**SOURCE TEXT**
=-=-=

# End-to-End Learning | Practical Session Part I | Data Collection

In [None]:
import numpy as np
import pandas as pd
import gym.wrappers

from datetime import datetime
import matplotlib.pyplot as plt
from interfaces.expert import Policy
from utils import make_Dirs
import random

ratio = [16, 10]
plt.rcParams["figure.figsize"] = ratio
plt.rcParams.update({"font.size": 22})

### Hyperparameter
The hyperparamter N_TIME is for setting the number of sampled state-action pairs for the data set D

In [None]:
N_TIME = 1000

### Directories
In the folder expert our sampled trajectories will be stored. The trajectory folder contains all created trajectories, which are saved as .gz archive files. In the reward folder the reward of the respective run can be tracked.

=-=-=

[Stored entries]
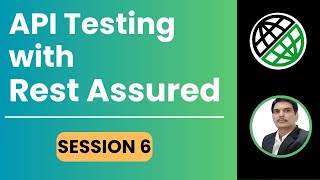 API Testing with Rest Assured

SESSION 6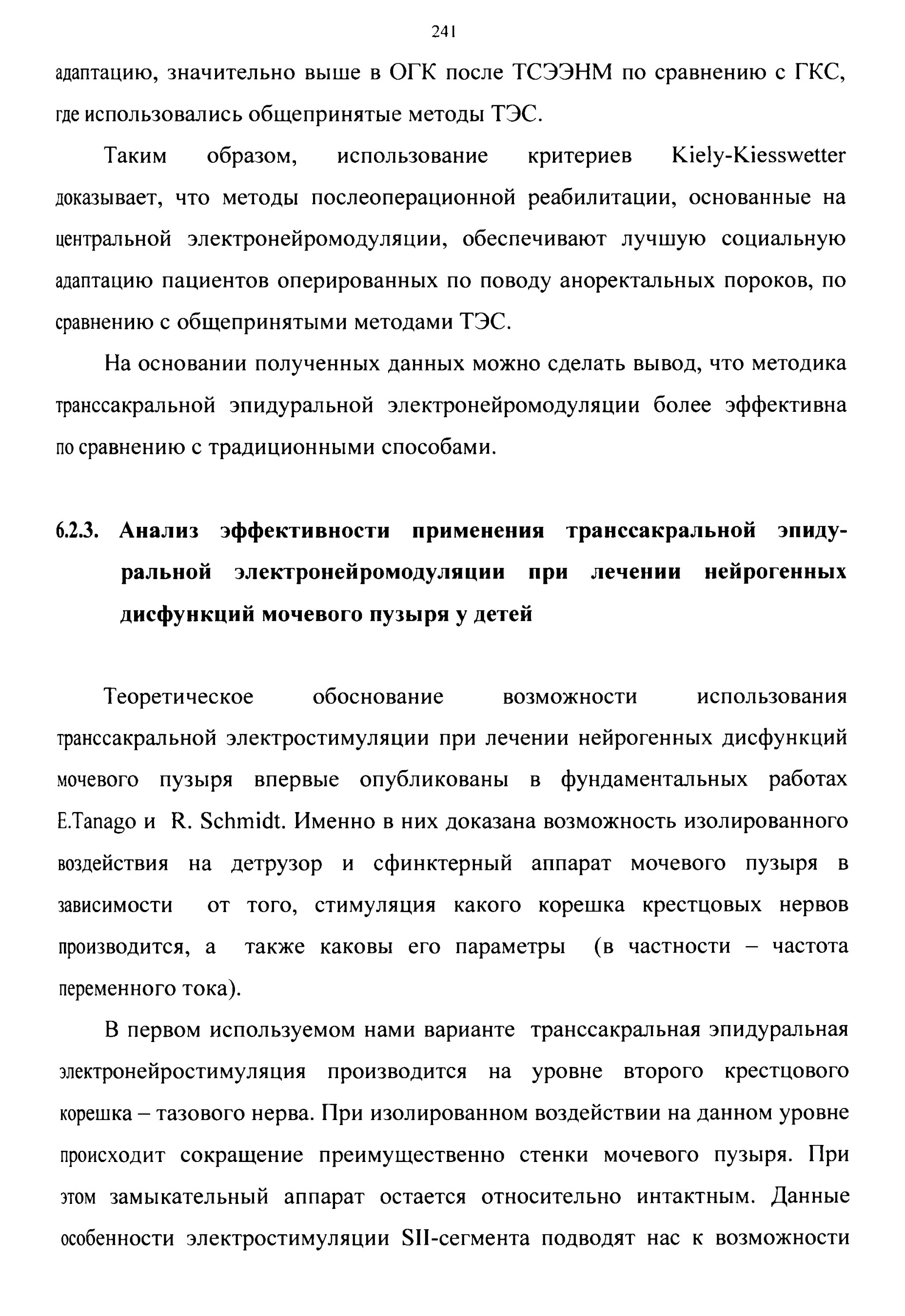 241

адаптацию, значительно выше в ОГК после ТСЭЭНМ по сравнению с ГКС, где использовались общепринятые методы ТЭС.

Таким образом, использование критериев Kiely-Kiesswetter доказывает, что методы послеоперационной реабилитации, основанные на центральной электронейромодуляции, обеспечивают лучшую социальную адаптацию пациентов оперированных по поводу аноректальных пороков, по сравнению с общепринятыми методами ТЭС.

На основании полученных данных можно сделать вывод, что методика транссакральной эпидуральной электронейромодуляции более эффективна по сравнению с традиционными способами.

6.2.3. Анализ эффективности применения транссакральной эпидуральной электронейромодуляции при лечении нейрогенных дисфункций мочевого пузыря у детей

Теоретическое обоснование возможности использования транссакральной электростимуляции при лечении нейрогенных дисфункций мочевого пузыря впервые опубликованы в фундаментальных работах E.Tanago и R. Schmidt. Именно в них доказана возможность изолированного воздействия на детрузор и сфинктерный аппарат мочевого пузыря в зависимости от того, стимуляция какого корешка крестцовых нервов производится, а также каковы его параметры (в частности – частота переменного тока).

В первом используемом нами варианте транссакральная эпидуральная электронейростимуляция производится на уровне второго крестцового корешка – тазового нерва. При изолированном воздействии на данном уровне происходит сокращение преимущественно стенки мочевого пузыря. При этом замыкательный аппарат остается относительно интактным. Данные особенности электростимуляции SII-сегмента подводят нас к возможности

=-=-=

**WHAT YOU ARE ASKED TO DO**
Write the next part of the data collection notebook, starting after its last line.

**EXERCISE RESULT**
In [None]:
# make save directories
SAVE_DIR = "./expert/"
make_Dirs(SAVE_DIR)
make_Dirs(SAVE_DIR + "trajectory/")
make_Dirs(SAVE_DIR + "reward/")

## Car Racing Environment
![CarRacing](resources/Open_ai_gym.png)

State consists of 96x96x3 pixels. Reward is -0.1 every frame and +1000/N for every track tile visited, where N is the total number of tiles in track.
Some indicators are shown at the bottom of the window and the state RGB buffer. From left to right: true speed, four ABS sensors, steering wheel position, and gyroscope.
Action space is three-dimensional: steer, gas and brake

In [None]:
# prepare environment and agent (expert)
env = gym.make("CarRacing-v0")
env = gym.wrappers.Monitor(
    env, SAVE_DIR + "video/", force=True, video_callable=lambda episode_id: True
)

## Expert Interface
We can use the 'left' and 'right' key on the keyboard for steering the vehicle. With 'A' we can accelerate and with 'S' we brake.
With the following command we import our expert keyboard interface.

In [None]:
policy = Policy("CarRacing-v0")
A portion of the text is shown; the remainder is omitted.